[start]

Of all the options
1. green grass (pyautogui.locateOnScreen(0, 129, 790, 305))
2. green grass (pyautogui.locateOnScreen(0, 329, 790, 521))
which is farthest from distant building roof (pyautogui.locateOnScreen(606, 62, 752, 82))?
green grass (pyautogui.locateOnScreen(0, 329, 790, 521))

[end]

[THE TASK] Copy the material above line for line, with no changes.

[WRITTEN RESPONSE]
Of all the options
1. green grass (pyautogui.locateOnScreen(0, 129, 790, 305))
2. green grass (pyautogui.locateOnScreen(0, 329, 790, 521))
which is farthest from distant building roof (pyautogui.locateOnScreen(606, 62, 752, 82))?
green grass (pyautogui.locateOnScreen(0, 329, 790, 521))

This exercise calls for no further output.